The first bootutil command enables pxe the second updates the firmware.
After this you can reboot and enter the bios to rearrange the order of the network devices to boot from. When this is  done you can put the 10GBE interface mac address in the dhcp and reinstall from there.

At kickstart time there are some problems with the machine changing the order of the cards you can solve that using ipappend 2 and ksdevice=bootif as suggested in the RH docs in the pxelinux.cfg files. Thanks to Ewan for pointing that out.

Still the machine might not come back up with the interface working. There might be two problems here:

1) X520-T2 interface take longer to wake up than their little 1GBE sisters. It is necessary to insert a delay after the /sbin/ip command in the network scripts. To do this I didn't have to hack anything, I could just set

LINKDELAY=10

in the ifcfg-eth* configuration files and it worked.

2) It is not guarantueed  to have the 10GBE interface as eth0. There are many ways to stop this from happening.

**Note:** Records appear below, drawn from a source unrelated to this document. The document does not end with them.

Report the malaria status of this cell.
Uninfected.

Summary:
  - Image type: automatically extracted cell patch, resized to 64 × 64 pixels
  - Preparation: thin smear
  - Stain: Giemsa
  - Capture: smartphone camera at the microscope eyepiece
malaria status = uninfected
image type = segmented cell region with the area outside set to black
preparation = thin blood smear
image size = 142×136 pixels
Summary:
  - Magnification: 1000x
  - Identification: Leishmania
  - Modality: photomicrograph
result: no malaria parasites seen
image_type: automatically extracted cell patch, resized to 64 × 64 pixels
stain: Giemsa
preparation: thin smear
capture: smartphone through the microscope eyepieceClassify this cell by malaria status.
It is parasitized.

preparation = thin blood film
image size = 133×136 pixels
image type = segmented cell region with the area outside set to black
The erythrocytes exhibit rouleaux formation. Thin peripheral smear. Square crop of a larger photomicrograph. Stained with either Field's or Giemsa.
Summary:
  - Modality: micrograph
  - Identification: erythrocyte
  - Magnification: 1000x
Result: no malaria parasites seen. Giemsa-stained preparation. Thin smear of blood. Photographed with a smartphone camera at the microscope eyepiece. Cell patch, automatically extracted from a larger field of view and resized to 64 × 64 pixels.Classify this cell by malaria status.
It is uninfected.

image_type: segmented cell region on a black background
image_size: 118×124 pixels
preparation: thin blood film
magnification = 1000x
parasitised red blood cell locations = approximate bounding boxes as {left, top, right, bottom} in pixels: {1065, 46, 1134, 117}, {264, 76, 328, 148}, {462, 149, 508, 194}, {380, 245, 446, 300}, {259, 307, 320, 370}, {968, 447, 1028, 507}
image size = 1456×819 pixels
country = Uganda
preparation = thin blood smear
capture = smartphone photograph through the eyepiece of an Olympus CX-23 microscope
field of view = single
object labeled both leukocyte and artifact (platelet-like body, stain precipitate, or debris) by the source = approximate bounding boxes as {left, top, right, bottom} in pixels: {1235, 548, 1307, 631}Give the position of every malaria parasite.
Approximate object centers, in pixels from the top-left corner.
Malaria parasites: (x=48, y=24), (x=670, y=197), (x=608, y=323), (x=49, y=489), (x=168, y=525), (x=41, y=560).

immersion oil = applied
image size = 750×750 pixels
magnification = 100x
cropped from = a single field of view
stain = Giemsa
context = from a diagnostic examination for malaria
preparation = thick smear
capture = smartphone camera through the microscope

One is to make sure HWADRR if ifcfg-eth0 is assigned the mac address value of the card the administrator want and not what the system decides. It can be done at kickstart time but this might mean to have a kickstart file for each machine which we are trying to get away from.

Dan and Chris suggested this might be corrected with udev The recipe they gave me was this

cat /etc/udev/rules.d/70-persistent-net.rules
KERNEL=="eth*", ID=="0000:01:00.0", NAME="eth0"
KERNEL=="eth*", ID=="0000:01:00.1", NAME="eth1"
KERNEL=="eth*", ID=="0000:04:00.0", NAME="eth2"
KERNEL=="eth*", ID=="0000:04:00.1", NAME="eth3"


and uses the pci device ID value which is the same for the same machine types (R610, C6100...). You can get the ID values using lspci | grep Eth. Not essential but if lspci returns something like Unknown device 151c (rev01) in the description it is just the pci database that is not up to date use update-pciid to update the database. There are other recipes around if you don't like this one, but this simplifies a lot the maintenance of the interfaces naming scheme.

The udev recipe doesn't work if HWADDR are set in the ifcfg-eth* files.  If they are you need to remove them to make udev work. A quick way to do this in every file is

sed -i -r '/^HWADDR.*$/d' ifcfg-eth*

in the post kickstart and then install the udev file.

10GBE cards might need different TCP tuning in /etc/sysctl.conf for now I took the perfsonar machine one which is similar to something already discussed long time ago.

net.core.rmem_max = 33554432
net.core.wmem_max = 33554432
net.ipv4.tcp_rmem = 4096 87380 16777216
net.ipv4.tcp_wmem = 4096 87380 16777216
net.core.netdev_max_backlog = 30000
net.ipv4.tcp_no_metrics_save = 1
net.ipv4.tcp_congestion_control = htcp


The effects of moving to 10GBE can be seen very well in the perfsonar tests.